DOCUMENTS

Rick Turner: The present as history

Andries Nel says many of the murdered academic's insights remain timeless, fresh and challenging

Rick Turner: The present as history

Thirty-five years ago, on 8 January 1978, Rick Turner was gunned down in his Durban home, dying in the arms of his 13-year old daughter, Jann, a few weeks before the expiry of a five-year banning order.

No one has ever been prosecuted for his death nor has anyone accounted for it. Few doubt the involvement of the Apartheid security apparatus.

Turner - a philosopher, lectured in political science at the University of Natal, Durban. He was actively involved in re-establishing the trade union movement that led to the 1973 Durban strikes, forty years ago.

He had a close relationship with Bantu Stephen Biko, whose violent death at the hands of the Apartheid police in 1977 preceded his own by only a few months.

I first heard of Rick Turner in 1985 as a first year student activist at the University of Cape Town, after a National Union of South African Students (Nusas) political education workshop.

The workshop dealt with theory of organization, the concept of participatory democracy and the conviction that the way we organize should reflect the society we are organizing for.

A more experienced activist came to me afterwards and whispered, in conspiratorial tones, that I should read The Eye of the Needle by Rick Turner.

The book's full title is, The Eye of the Needle: Toward Participatory Democracy in South Africa.

"It is banned!" I was warned - probably as an incentive to ensure that I read it.

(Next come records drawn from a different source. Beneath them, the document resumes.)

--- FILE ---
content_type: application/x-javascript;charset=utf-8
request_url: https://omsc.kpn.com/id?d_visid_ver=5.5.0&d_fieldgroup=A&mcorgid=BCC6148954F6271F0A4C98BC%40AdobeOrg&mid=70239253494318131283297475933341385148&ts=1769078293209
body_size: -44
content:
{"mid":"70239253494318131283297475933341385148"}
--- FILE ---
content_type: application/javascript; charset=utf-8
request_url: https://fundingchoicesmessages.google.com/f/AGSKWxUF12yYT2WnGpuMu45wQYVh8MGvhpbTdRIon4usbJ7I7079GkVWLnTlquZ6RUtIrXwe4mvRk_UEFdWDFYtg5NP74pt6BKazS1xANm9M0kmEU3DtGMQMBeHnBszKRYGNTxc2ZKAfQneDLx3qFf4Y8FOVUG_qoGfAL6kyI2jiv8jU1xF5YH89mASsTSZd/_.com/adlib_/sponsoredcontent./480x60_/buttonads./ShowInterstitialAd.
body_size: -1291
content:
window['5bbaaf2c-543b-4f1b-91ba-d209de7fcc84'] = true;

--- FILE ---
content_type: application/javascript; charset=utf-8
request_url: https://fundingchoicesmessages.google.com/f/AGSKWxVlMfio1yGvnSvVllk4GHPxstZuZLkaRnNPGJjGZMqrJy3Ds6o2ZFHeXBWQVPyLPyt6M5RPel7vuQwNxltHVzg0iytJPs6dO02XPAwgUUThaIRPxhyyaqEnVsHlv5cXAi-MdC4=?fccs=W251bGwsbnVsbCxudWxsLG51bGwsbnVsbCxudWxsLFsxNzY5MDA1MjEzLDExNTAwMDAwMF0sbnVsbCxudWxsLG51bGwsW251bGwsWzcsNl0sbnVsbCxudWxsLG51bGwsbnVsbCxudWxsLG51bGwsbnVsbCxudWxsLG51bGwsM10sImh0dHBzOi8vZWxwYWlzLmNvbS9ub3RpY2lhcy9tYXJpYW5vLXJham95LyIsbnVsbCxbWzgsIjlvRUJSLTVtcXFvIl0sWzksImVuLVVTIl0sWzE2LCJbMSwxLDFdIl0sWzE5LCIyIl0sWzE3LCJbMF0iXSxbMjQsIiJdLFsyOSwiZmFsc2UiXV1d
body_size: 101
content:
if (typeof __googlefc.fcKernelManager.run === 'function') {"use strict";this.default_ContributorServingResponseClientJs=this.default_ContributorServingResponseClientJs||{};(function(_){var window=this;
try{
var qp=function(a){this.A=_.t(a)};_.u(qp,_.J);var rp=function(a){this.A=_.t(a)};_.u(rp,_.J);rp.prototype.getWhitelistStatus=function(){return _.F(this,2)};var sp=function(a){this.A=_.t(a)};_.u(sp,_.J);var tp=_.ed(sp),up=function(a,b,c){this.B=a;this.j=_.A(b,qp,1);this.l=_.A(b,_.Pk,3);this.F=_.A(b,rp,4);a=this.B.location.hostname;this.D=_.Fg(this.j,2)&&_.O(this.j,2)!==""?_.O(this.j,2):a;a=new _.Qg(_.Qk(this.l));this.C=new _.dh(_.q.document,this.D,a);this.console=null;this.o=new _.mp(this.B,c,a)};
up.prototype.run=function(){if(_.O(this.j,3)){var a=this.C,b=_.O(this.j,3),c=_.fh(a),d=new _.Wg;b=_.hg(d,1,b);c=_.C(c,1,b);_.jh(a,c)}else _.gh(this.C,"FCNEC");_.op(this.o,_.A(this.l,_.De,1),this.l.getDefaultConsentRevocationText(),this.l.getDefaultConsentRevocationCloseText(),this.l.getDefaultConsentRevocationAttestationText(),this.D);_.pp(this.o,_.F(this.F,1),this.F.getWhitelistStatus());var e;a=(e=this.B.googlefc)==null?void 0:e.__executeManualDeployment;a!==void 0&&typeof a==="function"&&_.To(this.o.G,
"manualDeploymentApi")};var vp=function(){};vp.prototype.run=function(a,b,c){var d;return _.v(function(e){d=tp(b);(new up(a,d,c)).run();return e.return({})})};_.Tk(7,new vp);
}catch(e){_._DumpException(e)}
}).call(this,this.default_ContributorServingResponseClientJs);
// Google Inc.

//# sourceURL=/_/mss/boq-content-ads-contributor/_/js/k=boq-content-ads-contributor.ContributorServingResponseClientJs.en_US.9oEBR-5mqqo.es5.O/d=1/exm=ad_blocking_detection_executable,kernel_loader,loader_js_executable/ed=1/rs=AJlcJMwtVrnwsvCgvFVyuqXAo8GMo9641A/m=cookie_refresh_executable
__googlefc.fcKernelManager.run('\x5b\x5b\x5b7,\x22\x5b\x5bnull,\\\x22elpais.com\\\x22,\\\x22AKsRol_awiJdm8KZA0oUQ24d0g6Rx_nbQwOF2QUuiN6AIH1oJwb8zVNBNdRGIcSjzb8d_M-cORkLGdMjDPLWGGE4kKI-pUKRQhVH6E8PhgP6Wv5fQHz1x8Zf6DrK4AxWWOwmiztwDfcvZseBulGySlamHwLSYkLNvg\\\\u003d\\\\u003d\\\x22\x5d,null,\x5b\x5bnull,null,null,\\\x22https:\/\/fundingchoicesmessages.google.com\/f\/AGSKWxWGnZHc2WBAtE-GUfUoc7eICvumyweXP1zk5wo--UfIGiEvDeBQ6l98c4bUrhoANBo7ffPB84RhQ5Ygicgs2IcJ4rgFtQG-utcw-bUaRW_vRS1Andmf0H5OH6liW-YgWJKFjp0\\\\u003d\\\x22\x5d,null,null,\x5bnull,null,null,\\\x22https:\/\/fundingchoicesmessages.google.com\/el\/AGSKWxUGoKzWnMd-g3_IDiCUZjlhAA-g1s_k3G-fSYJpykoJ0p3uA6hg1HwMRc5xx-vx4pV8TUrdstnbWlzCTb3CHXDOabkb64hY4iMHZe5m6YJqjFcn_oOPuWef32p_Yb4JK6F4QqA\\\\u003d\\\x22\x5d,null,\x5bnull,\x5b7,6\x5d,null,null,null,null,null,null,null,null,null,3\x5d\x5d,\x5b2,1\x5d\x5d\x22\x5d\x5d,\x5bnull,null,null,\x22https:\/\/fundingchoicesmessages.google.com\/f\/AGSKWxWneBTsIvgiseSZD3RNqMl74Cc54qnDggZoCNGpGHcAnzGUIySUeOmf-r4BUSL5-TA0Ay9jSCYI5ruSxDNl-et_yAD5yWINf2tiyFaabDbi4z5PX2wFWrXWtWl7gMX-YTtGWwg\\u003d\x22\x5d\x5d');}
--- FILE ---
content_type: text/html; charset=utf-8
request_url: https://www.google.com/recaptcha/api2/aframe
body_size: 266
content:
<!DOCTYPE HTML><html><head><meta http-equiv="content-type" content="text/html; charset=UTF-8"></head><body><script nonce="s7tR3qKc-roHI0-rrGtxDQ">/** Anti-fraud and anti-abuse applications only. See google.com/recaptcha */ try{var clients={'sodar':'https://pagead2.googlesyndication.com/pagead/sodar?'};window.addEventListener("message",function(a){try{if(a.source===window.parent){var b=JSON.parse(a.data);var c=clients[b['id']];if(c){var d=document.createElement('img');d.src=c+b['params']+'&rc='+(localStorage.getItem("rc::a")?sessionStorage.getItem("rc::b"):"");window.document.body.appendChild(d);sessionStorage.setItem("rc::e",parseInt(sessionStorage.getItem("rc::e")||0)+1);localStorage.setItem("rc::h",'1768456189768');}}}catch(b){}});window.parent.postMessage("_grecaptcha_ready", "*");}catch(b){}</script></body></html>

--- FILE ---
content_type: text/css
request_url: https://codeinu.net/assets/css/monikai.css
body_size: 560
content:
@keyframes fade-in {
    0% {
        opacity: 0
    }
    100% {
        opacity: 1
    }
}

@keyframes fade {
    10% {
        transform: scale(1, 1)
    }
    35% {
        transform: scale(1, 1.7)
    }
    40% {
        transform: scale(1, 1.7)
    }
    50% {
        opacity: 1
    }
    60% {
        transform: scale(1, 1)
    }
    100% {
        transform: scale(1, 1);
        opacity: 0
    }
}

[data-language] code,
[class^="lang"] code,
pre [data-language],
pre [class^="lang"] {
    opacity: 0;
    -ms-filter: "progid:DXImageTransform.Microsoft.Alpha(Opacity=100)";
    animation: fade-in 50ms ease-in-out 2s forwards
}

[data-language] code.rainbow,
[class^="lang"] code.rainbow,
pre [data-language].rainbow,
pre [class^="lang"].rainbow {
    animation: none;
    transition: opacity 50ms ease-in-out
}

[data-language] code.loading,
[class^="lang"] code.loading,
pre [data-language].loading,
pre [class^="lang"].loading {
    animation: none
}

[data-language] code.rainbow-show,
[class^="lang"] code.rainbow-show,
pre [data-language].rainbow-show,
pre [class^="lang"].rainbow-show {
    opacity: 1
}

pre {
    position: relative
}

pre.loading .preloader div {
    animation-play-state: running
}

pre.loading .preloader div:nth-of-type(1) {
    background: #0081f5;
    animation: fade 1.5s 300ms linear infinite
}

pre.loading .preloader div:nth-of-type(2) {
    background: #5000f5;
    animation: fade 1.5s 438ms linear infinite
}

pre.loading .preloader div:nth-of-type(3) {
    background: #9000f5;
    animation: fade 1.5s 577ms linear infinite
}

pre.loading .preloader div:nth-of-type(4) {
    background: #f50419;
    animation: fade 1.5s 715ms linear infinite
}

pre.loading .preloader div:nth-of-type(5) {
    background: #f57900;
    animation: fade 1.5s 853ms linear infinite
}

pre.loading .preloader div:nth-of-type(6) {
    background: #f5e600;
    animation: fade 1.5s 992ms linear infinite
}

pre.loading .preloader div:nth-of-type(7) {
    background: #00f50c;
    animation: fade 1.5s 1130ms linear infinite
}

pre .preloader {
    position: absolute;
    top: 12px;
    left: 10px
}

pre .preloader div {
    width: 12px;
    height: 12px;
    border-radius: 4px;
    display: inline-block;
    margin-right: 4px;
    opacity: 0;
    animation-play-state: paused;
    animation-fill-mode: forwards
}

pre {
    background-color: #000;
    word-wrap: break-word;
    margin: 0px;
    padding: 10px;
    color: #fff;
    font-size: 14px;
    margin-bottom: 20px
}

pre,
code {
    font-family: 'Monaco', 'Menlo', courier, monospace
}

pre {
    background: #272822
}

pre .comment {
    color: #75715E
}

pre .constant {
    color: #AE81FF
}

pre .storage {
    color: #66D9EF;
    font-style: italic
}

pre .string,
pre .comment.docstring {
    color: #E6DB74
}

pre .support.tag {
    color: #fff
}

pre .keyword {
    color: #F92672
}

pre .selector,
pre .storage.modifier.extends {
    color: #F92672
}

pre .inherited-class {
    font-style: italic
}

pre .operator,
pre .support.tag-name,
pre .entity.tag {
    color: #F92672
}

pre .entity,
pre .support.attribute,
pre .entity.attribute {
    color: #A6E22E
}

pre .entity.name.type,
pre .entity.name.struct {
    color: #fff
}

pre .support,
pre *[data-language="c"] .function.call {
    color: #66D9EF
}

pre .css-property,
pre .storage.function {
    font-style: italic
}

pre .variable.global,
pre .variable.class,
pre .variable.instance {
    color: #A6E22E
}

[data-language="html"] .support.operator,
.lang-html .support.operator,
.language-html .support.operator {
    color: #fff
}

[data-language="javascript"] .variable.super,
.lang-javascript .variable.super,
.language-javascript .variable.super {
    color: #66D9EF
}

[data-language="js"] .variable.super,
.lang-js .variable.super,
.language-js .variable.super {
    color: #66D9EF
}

I tried my luck in the restricted literature section of a library where, with permission, it might be accessed. As a tribute to my incipient skills in clandestine activity, I emerged with a surreptitiously made photocopy.

Years later I acquired the copy that remains within reach on my bookshelf - published by Orbis Books in New York in 1978. A small box of text on the back cover explains the cost of its authorship.

Rick Turner dwelled in my thoughts while I was listening to President Jacob Zuma deliver the ANC January 8 statement in Durban, thoughts prompted by more than coincidences of time and place, birth and death.

Whilst his work is rooted in its own space and time, many of Turner's insights remain timeless, fresh and challenging.

Turner argued that in order to understand society it is necessary both to describe it as well as to theorize it, and that a necessary step to theorizing it is, "to grasp the present as history" - to understand that the existence of something, including that of a social system, is no guarantee that it will continue to exist.

Hearing President Zuma announce how the ANC, as it enters the second phase of our transition, was committing itself to speed up the elimination of a racist legacy which resulted in poverty, inequality and unemployment, I recalled Turner's deep understanding of the dialectic of race and class in a society shaped by colonialism and apartheid:

"In South Africa the major cause of conflict is the unequal distribution of wealth. This unequal distribution coincides almost exactly with color or race differences, and somewhat more roughly, with cultural differences.

"Neither cultural nor racial differences are in themselves inherently causes of social conflict, although they can, through ignorance and prejudice, become causes of conflict.

"In South Africa, this basic cause of social conflict and tension is overlaid by race and cultural prejudice in a potent mixture. Prejudice can be cured by education. Contradiction of interest cannot.

"However, if the wealth gap is done away with, there will no longer be any inherent reason for conflict. Cultural or racial groups can and do co-exist when they are not also divided by different economic interests.

"The maintenance of their cultural identity by white South Africans is a reasonable wish, but it is not dependent on their maintenance of economic privilege, and should not be confused with this."

And ...

"The whites are, in an important sense, themselves victims of the very system that they fight to preserve. For in becoming racialists and exploiters they become closed off to important areas of human experience.

"We have already discussed in general terms what is meant by the injunction "love your neighbor as yourself." To be yourself, you must love your neighbor. The question is, what do you become if you fear and hate your neighbor?

"The essential thing that white South Africans lose is openness to the future and to other people."

As Cyril Ramaphosa, newly elected Deputy President of the ANC, announced that the ANC's 101year birthday cake would not be eaten at the stadium but would be divided in two, one half going to an orphanage and the other to an old age home, I also recalled Turner's exhortation that:

"We must attack racism, but we must also attack the unquestioned acceptance of material values underlying racism. We must try to show to all those who accept the dominant values how much they lose in this society and how much they could gain in a good society. "Self-interest" and "material interest" are not the same. In fact, they are often incompatible."